Условие задачи –
Перечислите по порядку все действия, которые, согласно отрывку, совершают многие, «когда грянет гром».

***** Выбранный отрывок

По дороге на вокзал женщина по-прежнему ни о чем меня не расспрашивала, а рассказала подробнее о том, как болезнь сына привела их обоих к вере православной. И ее малопонятная доброта показалась вдруг вполне естественной и даже закономерной.
Метались они с сыном в поисках исцеления по тем же адресам, по каким и все в подобных ситуациях. И так же безуспешно, как и большинство. В том, что остановили свой взгляд на Церкви, как на источнике духовного здоровья, тоже нет ни чего исключительного. Многие начинают креститься, когда грянет гром. Идут в храм, ставят свечи за здравие, а потом говорят, что все без толку – не помогает. И не поможет ни когда в таком варианте, потому что Богу нужна наша вера, а не воск, расплавившийся перед иконой.

**********
***** Предоставленные материалы

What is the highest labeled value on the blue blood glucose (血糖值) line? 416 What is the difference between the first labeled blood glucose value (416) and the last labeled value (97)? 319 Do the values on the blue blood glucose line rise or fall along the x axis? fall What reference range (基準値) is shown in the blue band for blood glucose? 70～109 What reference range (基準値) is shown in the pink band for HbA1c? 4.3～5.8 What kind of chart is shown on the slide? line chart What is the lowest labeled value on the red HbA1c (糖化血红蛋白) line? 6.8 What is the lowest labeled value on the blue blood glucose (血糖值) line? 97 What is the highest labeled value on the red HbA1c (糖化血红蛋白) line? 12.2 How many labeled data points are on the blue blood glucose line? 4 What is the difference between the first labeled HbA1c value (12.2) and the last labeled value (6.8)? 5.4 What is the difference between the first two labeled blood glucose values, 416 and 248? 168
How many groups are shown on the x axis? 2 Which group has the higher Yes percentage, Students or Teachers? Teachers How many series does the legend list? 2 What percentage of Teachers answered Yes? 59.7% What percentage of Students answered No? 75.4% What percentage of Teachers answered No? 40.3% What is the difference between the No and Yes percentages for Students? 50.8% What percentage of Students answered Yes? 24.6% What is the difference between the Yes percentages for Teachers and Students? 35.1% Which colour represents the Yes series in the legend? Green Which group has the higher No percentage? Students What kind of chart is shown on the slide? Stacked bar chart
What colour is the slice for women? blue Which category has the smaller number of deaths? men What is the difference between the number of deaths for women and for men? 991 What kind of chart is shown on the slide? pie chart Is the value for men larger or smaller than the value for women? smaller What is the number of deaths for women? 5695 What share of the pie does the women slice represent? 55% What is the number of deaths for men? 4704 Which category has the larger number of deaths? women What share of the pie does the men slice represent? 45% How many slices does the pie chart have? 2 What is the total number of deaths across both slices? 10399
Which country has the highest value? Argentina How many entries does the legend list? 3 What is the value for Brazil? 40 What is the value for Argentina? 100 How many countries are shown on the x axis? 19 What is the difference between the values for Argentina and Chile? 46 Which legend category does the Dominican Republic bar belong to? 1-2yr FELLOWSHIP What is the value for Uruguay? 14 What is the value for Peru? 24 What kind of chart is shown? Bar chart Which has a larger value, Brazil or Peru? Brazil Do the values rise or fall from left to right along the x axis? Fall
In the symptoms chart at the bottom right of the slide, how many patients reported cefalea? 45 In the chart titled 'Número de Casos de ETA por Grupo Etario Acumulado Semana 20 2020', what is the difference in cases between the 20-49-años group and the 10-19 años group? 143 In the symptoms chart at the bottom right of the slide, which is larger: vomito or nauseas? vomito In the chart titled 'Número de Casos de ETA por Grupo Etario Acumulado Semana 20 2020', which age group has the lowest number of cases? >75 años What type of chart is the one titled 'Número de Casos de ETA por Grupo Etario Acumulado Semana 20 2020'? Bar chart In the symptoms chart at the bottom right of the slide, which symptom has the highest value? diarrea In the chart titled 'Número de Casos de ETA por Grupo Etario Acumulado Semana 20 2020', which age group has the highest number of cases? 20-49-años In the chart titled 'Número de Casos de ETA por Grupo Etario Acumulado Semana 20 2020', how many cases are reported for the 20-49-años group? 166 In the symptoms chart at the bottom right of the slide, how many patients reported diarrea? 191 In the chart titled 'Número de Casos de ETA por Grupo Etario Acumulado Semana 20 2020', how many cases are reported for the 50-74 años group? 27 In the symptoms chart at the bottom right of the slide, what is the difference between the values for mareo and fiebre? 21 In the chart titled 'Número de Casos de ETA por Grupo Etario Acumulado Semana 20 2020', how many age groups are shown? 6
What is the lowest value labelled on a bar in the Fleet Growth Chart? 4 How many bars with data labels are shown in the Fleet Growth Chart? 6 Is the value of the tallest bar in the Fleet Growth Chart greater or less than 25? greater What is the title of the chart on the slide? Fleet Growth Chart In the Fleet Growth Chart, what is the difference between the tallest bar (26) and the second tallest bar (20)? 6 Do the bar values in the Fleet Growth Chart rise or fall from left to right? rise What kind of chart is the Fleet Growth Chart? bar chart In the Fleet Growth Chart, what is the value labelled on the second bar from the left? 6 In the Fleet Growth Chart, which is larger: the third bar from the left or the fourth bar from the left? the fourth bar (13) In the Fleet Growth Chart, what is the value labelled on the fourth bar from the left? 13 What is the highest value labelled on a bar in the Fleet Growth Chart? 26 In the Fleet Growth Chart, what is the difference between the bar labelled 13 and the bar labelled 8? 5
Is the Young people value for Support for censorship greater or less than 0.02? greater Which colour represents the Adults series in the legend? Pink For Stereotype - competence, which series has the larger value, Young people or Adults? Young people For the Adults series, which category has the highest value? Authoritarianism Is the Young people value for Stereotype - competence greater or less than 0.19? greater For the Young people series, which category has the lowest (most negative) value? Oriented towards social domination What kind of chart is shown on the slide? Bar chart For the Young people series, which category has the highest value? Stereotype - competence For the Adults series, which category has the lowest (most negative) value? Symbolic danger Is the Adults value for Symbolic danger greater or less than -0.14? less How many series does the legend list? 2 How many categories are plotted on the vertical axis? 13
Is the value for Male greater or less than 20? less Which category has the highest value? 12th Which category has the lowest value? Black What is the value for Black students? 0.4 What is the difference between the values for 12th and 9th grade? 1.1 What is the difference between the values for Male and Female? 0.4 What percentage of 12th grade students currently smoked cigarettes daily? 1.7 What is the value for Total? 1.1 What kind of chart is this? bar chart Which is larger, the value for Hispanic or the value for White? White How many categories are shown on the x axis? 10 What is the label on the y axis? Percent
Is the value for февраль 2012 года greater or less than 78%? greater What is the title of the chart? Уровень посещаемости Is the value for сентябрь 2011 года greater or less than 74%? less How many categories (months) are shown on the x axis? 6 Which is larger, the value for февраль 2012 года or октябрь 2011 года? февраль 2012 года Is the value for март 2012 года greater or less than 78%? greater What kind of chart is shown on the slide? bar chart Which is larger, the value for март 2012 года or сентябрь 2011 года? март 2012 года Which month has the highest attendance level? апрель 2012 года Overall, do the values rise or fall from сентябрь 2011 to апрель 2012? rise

**********

Ответ –
1. Начинают креститься.
2. Идут в храм.
3. Ставят свечи за здравие.
4. Потом говорят, что все без толку – не помогает.